Мистер Браун увлекался живописью и каждый год участвовал в выставке самодеятельного творчества, которая проводилась в Кенсингтоне[8].
Судить картины приглашали знаменитых художников, а за самые удачные работы полагались премии. На выставке были представлены не только картины, но и всякое рукоделье, и мистер Браун очень страдал оттого, что ни разу не попал в число призёров, тогда как миссис Браун дважды получала первую премию за свои плетёные коврики.

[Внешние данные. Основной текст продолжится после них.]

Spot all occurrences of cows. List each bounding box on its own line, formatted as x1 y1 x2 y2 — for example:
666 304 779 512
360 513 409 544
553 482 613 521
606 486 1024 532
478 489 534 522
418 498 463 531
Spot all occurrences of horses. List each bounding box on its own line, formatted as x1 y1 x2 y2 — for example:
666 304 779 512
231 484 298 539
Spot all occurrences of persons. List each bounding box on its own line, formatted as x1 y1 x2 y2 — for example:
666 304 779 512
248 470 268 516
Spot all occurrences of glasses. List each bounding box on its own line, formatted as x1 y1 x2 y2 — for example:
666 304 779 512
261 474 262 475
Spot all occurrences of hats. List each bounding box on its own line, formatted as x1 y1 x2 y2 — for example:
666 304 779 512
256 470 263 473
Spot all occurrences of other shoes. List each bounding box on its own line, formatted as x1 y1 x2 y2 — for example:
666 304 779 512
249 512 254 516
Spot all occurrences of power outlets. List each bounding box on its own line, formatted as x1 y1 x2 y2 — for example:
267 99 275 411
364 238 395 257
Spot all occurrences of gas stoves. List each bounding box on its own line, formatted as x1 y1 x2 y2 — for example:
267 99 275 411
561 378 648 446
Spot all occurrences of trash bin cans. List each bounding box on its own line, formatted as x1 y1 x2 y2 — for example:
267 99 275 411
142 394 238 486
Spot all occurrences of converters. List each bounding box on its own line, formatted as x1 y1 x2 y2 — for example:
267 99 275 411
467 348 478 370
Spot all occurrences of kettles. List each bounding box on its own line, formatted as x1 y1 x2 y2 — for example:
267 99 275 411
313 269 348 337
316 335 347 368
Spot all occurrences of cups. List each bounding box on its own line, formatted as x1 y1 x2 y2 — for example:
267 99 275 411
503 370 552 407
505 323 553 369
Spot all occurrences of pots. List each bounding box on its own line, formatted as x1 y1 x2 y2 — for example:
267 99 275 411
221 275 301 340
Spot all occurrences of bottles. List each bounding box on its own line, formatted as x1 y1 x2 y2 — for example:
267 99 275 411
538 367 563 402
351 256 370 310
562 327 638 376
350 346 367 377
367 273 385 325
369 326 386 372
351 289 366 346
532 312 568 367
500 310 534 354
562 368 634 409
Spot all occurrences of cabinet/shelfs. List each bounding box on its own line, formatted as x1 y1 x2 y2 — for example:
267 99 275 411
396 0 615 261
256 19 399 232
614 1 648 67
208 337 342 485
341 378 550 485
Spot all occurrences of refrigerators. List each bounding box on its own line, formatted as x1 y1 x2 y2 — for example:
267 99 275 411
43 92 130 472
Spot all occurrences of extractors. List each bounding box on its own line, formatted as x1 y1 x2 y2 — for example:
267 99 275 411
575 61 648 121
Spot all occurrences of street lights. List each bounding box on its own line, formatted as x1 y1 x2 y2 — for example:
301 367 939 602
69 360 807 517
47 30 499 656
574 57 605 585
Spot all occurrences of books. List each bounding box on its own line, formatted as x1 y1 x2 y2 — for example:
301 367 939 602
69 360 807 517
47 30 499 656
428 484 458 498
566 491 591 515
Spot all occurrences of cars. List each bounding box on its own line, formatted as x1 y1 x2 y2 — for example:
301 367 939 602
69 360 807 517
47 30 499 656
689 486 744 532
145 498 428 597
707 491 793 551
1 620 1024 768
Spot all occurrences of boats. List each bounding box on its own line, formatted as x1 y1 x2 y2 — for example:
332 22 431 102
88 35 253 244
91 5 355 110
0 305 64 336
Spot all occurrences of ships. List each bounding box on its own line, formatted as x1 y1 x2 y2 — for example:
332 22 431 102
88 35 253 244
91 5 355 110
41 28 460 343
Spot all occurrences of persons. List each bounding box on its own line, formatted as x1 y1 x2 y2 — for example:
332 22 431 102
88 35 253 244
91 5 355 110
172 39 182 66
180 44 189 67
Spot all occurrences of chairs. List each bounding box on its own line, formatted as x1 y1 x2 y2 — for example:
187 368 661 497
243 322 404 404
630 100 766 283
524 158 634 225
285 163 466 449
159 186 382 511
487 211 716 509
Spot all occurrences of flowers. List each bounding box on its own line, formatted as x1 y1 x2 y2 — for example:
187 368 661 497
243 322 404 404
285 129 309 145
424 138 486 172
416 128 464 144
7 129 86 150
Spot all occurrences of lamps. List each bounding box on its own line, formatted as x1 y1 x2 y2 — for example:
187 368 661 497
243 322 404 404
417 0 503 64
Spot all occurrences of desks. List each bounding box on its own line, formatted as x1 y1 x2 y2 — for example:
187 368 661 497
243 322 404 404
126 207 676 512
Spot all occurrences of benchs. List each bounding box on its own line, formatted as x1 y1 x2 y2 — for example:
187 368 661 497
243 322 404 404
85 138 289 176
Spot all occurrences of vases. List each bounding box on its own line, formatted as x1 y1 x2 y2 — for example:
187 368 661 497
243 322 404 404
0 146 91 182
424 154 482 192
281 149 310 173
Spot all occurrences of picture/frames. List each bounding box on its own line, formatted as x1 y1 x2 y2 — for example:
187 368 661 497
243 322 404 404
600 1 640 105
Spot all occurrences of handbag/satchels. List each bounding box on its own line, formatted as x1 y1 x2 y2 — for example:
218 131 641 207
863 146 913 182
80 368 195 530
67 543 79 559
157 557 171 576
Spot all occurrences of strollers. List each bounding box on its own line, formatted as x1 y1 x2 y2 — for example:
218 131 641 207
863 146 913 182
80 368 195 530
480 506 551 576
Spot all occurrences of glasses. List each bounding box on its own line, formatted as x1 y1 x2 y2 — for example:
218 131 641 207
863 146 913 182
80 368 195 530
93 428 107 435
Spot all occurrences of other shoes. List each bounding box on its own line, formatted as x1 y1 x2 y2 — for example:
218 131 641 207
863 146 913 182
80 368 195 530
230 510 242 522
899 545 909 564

— В любом случае, уже слишком поздно, — сказал мистер Браун, закрывая тему. — Картину увезли, так что придётся вам потерпеть до завтра.
Следующий день выдался солнечным, и на выставке было не протолкнуться. Ко всеобщему облегчению, Паддингтон выглядел гораздо лучше. Сыпь бесследно исчезла, и, чтобы наверстать упущенное накануне, он очень основательно позавтракал. Только у миссис Бёрд появились неприятные мысли, когда она обнаружила «сыпь» на полотенце в ванной, но она благоразумно промолчала.
Брауны расположились в центре первого ряда, прямо перед помостом, на котором восседали члены жюри. Все ужасно волновались. Паддингтон только что узнал, что мистер Браун тоже рисует, и ему не терпелось взглянуть на его картину — у него ведь раньше никогда не было знакомых художников!
На помосте суетились важные, бородатые дяди. Они кричали друг на друга и размахивали руками. Судя по всему, причиной спора была одна из картин.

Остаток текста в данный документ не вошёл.